Records of scene-based questions:
==========
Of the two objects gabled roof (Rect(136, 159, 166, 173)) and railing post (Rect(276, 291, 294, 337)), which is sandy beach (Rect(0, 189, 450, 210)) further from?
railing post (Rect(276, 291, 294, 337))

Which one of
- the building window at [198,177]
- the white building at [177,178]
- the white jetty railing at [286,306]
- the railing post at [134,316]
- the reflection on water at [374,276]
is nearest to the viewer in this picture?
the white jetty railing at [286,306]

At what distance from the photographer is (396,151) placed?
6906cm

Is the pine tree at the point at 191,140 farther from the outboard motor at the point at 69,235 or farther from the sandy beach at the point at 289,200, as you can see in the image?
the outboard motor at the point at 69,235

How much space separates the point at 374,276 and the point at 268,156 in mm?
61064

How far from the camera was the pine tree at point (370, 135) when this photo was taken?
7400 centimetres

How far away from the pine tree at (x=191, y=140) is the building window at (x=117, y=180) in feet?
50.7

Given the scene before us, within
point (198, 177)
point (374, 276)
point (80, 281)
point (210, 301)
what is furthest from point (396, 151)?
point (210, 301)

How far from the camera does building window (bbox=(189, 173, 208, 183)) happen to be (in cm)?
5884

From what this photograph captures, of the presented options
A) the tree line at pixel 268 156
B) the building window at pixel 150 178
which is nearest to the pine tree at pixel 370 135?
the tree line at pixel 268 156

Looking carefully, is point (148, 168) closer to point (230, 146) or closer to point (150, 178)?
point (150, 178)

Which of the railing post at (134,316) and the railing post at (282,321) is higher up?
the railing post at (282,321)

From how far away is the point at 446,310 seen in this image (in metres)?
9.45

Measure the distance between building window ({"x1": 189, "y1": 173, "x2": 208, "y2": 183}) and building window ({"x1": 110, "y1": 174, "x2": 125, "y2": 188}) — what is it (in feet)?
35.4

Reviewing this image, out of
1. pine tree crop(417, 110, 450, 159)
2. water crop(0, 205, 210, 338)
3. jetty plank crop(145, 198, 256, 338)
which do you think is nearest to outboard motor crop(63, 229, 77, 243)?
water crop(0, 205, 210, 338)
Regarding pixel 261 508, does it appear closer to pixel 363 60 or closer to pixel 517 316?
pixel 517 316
==========
◆ To do ◆
Could you write out the whole listing above again, every line unchanged and in the same order?

◆ The reply ◆
Of the two objects gabled roof (Rect(136, 159, 166, 173)) and railing post (Rect(276, 291, 294, 337)), which is sandy beach (Rect(0, 189, 450, 210)) further from?
railing post (Rect(276, 291, 294, 337))

Which one of
- the building window at [198,177]
- the white building at [177,178]
- the white jetty railing at [286,306]
- the railing post at [134,316]
- the reflection on water at [374,276]
is nearest to the viewer in this picture?
the white jetty railing at [286,306]

At what distance from the photographer is (396,151) placed?
6906cm

Is the pine tree at the point at 191,140 farther from the outboard motor at the point at 69,235 or farther from the sandy beach at the point at 289,200, as you can see in the image?
the outboard motor at the point at 69,235

How much space separates the point at 374,276 and the point at 268,156 in mm?
61064

How far from the camera was the pine tree at point (370, 135) when this photo was taken?
7400 centimetres

How far away from the pine tree at (x=191, y=140) is the building window at (x=117, y=180) in feet?
50.7

Given the scene before us, within
point (198, 177)
point (374, 276)
point (80, 281)
point (210, 301)
what is furthest from point (396, 151)?
point (210, 301)

How far from the camera does building window (bbox=(189, 173, 208, 183)) happen to be (in cm)?
5884

From what this photograph captures, of the presented options
A) the tree line at pixel 268 156
B) the building window at pixel 150 178
which is nearest to the pine tree at pixel 370 135?
the tree line at pixel 268 156

Looking carefully, is point (148, 168) closer to point (230, 146) or closer to point (150, 178)?
point (150, 178)

Which of the railing post at (134,316) and the railing post at (282,321) is higher up?
the railing post at (282,321)

From how far away is the point at 446,310 seen in this image (in metres)?
9.45

Measure the distance between building window ({"x1": 189, "y1": 173, "x2": 208, "y2": 183}) and building window ({"x1": 110, "y1": 174, "x2": 125, "y2": 188}) — what is it (in feet)?
35.4

Reviewing this image, out of
1. pine tree crop(417, 110, 450, 159)
2. water crop(0, 205, 210, 338)
3. jetty plank crop(145, 198, 256, 338)
which do you think is nearest to outboard motor crop(63, 229, 77, 243)?
water crop(0, 205, 210, 338)
Regarding pixel 261 508, does it appear closer to pixel 363 60 or closer to pixel 517 316?
pixel 517 316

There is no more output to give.